APLe: Token-Wise Adaptive for Multi-Modal Prompt Learning
Guiming Cao, Kaize Shi, Hong Fu, Huaiwen Zhang, Guandong Xu
TL;DR
This work tackles prompt sensitivity and cross-modal learning challenges in vision-language pretraining by introducing APLe, a token-wise adaptive multi-modal prompt learning framework. APLe decouples and sequentially trains language and vision prompts with an image adapter that uses FFT $\\mathcal{F}(\\ ext{.})$ and Gaussian filtering $\\mathcal{G}(\\text{.})$ to stabilize features; Stage I leverages CLIP zero-shot knowledge with cross-entropy and KL losses against $p_i^{zs}$, while Stage II performs multi-modal token adaptation without zero-shot guidance.
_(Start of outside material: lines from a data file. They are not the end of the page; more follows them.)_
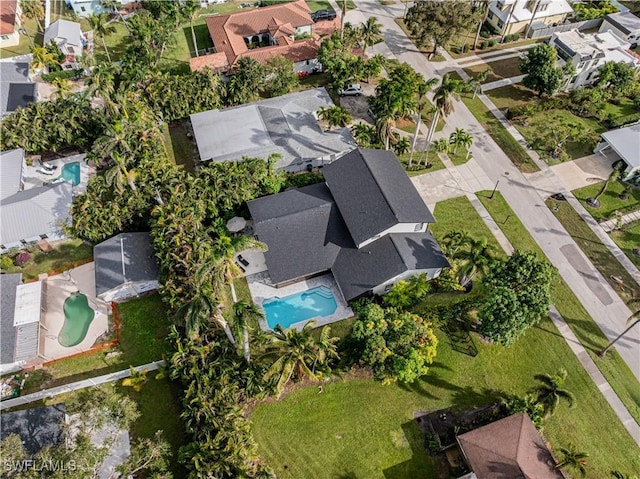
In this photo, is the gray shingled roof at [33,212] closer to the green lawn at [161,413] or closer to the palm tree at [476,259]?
the green lawn at [161,413]

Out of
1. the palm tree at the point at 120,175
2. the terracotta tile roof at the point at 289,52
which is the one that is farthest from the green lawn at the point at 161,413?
the terracotta tile roof at the point at 289,52

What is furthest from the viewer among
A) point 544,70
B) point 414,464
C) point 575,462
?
point 544,70

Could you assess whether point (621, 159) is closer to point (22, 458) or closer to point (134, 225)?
point (134, 225)

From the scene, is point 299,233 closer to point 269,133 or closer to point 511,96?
point 269,133

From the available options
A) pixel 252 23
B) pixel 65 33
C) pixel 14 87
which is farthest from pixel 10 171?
pixel 252 23

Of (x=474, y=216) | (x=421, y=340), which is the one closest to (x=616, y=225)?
(x=474, y=216)
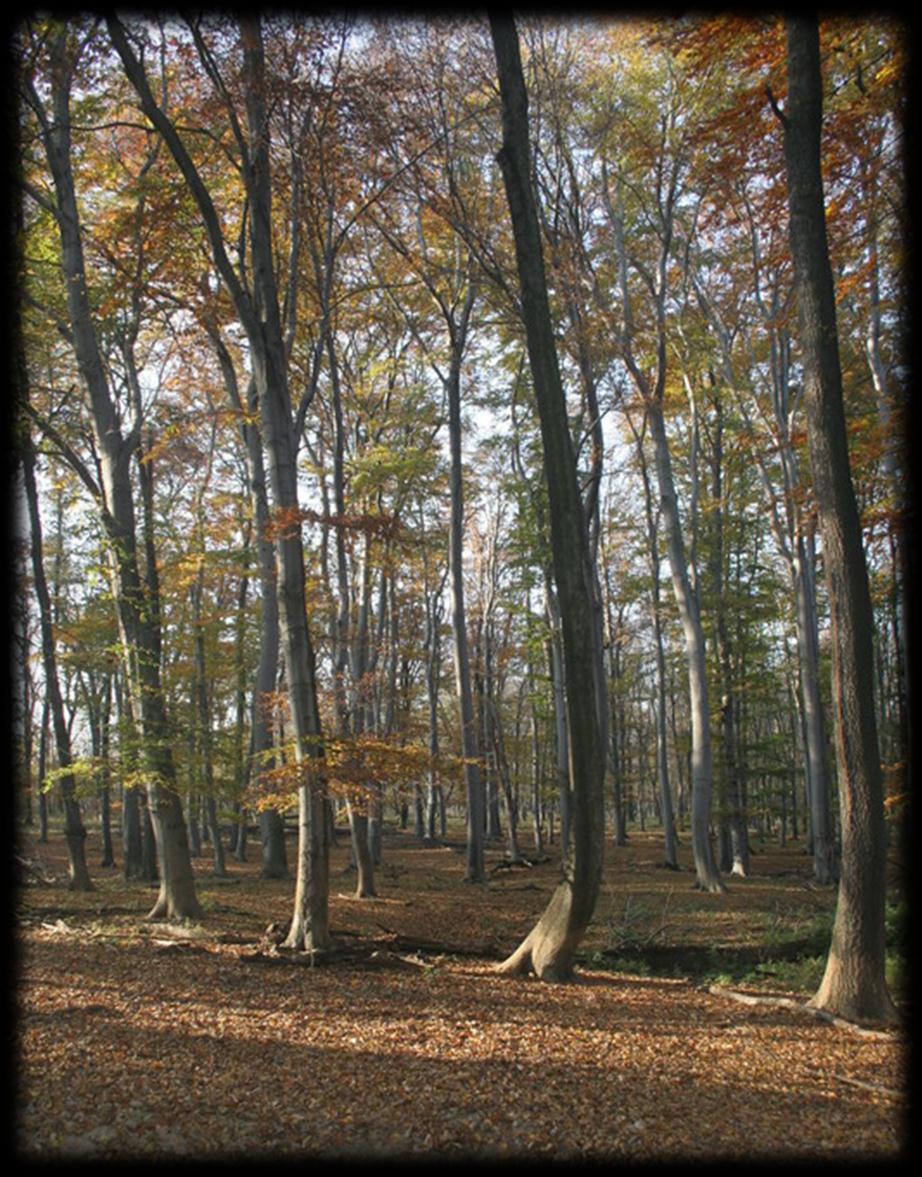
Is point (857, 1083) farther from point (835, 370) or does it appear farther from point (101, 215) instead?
point (101, 215)

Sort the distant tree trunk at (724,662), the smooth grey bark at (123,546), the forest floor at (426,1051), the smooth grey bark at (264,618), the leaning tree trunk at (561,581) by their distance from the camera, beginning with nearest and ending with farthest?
the forest floor at (426,1051)
the leaning tree trunk at (561,581)
the smooth grey bark at (123,546)
the smooth grey bark at (264,618)
the distant tree trunk at (724,662)

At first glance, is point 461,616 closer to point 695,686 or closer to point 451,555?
point 451,555

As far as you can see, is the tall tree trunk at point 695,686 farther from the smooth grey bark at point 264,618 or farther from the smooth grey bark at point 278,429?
the smooth grey bark at point 278,429

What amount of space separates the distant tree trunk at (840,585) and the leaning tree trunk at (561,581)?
2.12m

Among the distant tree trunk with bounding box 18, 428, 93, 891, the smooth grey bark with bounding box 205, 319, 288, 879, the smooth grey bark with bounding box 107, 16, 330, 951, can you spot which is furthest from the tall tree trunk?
the distant tree trunk with bounding box 18, 428, 93, 891

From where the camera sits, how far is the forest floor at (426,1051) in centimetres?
412

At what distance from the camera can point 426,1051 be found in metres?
5.40

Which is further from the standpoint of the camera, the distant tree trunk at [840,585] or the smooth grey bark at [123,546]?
the smooth grey bark at [123,546]

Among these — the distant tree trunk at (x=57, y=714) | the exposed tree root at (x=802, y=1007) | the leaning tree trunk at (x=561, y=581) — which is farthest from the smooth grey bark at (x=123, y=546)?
the exposed tree root at (x=802, y=1007)

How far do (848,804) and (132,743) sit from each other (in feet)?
23.8

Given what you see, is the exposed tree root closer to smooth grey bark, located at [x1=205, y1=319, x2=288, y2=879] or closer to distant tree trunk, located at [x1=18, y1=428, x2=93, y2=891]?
distant tree trunk, located at [x1=18, y1=428, x2=93, y2=891]

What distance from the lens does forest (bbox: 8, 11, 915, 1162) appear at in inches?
199

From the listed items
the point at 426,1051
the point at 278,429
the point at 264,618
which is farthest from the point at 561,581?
the point at 264,618

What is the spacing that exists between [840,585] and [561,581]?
243cm
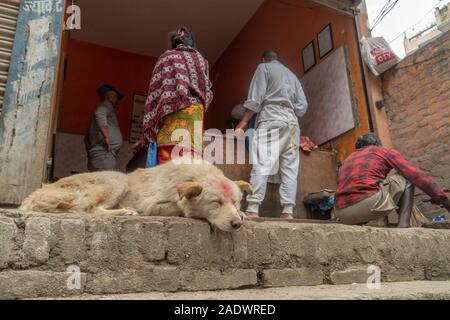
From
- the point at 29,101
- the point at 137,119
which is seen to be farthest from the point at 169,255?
the point at 137,119

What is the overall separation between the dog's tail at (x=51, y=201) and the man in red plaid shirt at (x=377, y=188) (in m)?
3.06

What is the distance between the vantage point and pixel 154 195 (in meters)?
3.01

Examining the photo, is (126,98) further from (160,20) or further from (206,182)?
(206,182)

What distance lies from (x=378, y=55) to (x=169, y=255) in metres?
5.25

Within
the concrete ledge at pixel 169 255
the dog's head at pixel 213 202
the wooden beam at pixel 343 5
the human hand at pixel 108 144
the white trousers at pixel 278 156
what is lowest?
the concrete ledge at pixel 169 255

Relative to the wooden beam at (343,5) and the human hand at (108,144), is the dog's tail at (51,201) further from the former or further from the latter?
the wooden beam at (343,5)

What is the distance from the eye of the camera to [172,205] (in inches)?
113

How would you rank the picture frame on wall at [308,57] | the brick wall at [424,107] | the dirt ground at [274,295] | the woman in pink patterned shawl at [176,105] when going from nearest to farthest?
the dirt ground at [274,295]
the woman in pink patterned shawl at [176,105]
the brick wall at [424,107]
the picture frame on wall at [308,57]

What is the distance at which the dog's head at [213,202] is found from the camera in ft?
8.54

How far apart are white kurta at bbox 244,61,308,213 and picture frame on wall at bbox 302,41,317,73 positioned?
1.82m

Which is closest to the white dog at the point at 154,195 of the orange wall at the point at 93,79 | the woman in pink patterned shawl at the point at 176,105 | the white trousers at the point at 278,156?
the woman in pink patterned shawl at the point at 176,105

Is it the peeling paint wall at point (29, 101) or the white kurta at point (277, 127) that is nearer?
the peeling paint wall at point (29, 101)

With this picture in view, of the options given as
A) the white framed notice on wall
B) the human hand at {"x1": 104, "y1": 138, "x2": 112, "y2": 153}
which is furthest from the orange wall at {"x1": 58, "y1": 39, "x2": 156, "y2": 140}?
the human hand at {"x1": 104, "y1": 138, "x2": 112, "y2": 153}
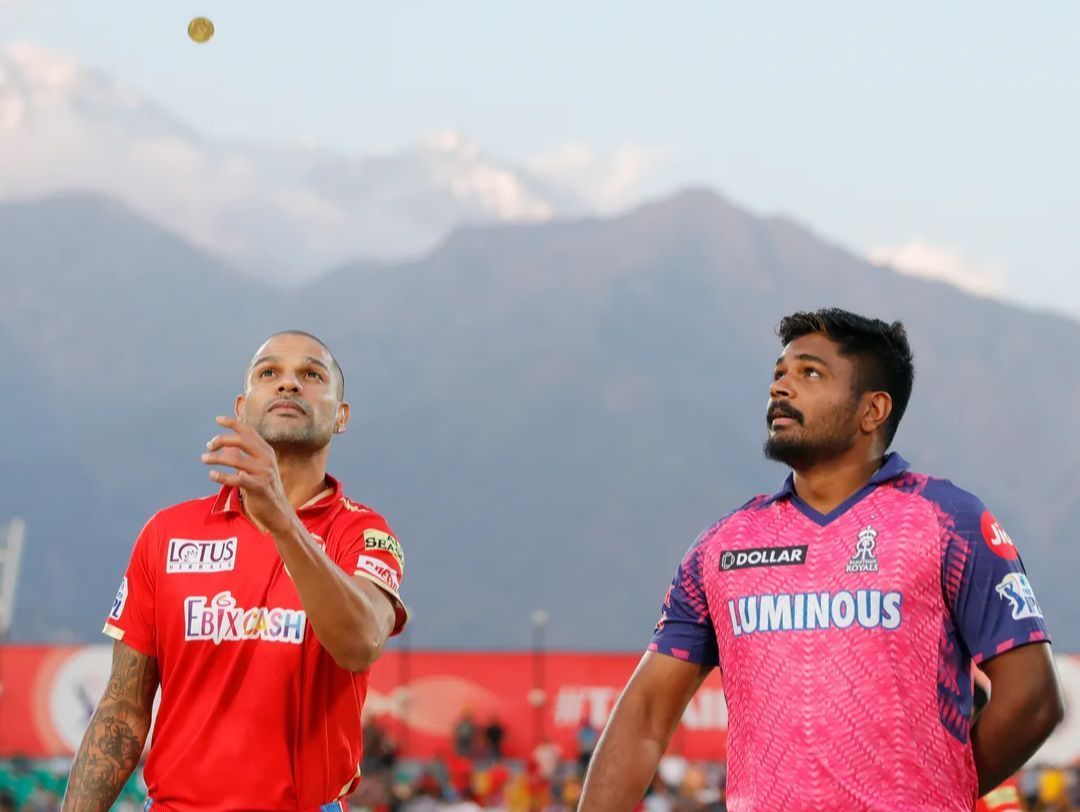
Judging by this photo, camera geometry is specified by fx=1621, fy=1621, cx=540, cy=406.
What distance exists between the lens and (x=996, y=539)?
4953 millimetres

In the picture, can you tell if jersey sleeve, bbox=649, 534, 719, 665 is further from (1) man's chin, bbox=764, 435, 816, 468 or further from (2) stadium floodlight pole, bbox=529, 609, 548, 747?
(2) stadium floodlight pole, bbox=529, 609, 548, 747

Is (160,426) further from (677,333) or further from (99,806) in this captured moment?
(99,806)

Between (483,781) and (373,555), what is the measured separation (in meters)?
20.1

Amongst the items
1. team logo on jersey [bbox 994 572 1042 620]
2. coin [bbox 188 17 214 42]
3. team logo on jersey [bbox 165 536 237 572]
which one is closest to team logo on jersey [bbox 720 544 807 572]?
team logo on jersey [bbox 994 572 1042 620]

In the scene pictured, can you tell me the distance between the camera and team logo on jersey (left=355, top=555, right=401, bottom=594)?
5262 millimetres

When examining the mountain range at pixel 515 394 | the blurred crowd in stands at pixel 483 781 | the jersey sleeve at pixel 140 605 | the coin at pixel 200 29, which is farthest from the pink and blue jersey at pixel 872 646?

Across base-to-novel, cross-dataset, and domain-generalization tasks on 11+ datasets, APLe delivers competitive generalization and shows robustness to prompt-length variations, outperforming or matching strong baselines in several settings. The proposed sequential, decoupled prompting strategy and image-adaptation mechanism offer a practical route to robustly deploying vision-language models in downstream tasks with reduced sensitivity to prompt design and modality imbalance.
Abstract
Pre-trained Vision-Language (V-L) models set the benchmark for generalization to downstream tasks among the noteworthy contenders. Many characteristics of the V-L model have been explored in existing research including the challenge of the sensitivity to text input and the tuning process across multi-modal prompts. With the advanced utilization of the V-L model like CLIP, recent approaches deploy learnable prompts instead of hand-craft prompts to boost the generalization performance and address the aforementioned challenges. Inspired by layer-wise training, which is wildly used in image fusion, we note that using a sequential training process to adapt different modalities branches of CLIP efficiently facilitates the improvement of generalization. In the context of addressing the multi-modal prompting challenge, we propose Token-wise Adaptive for Multi-modal Prompt Learning (APLe) for tuning both modalities prompts, vision and language, as tokens in a sequential manner. APLe addresses the challenges in V-L models to promote prompt learning across both modalities, which indicates a competitive generalization performance in line with the state-of-the-art. Preeminently, APLe shows robustness and favourable performance in prompt-length experiments with an absolute advantage in adopting the V-L models.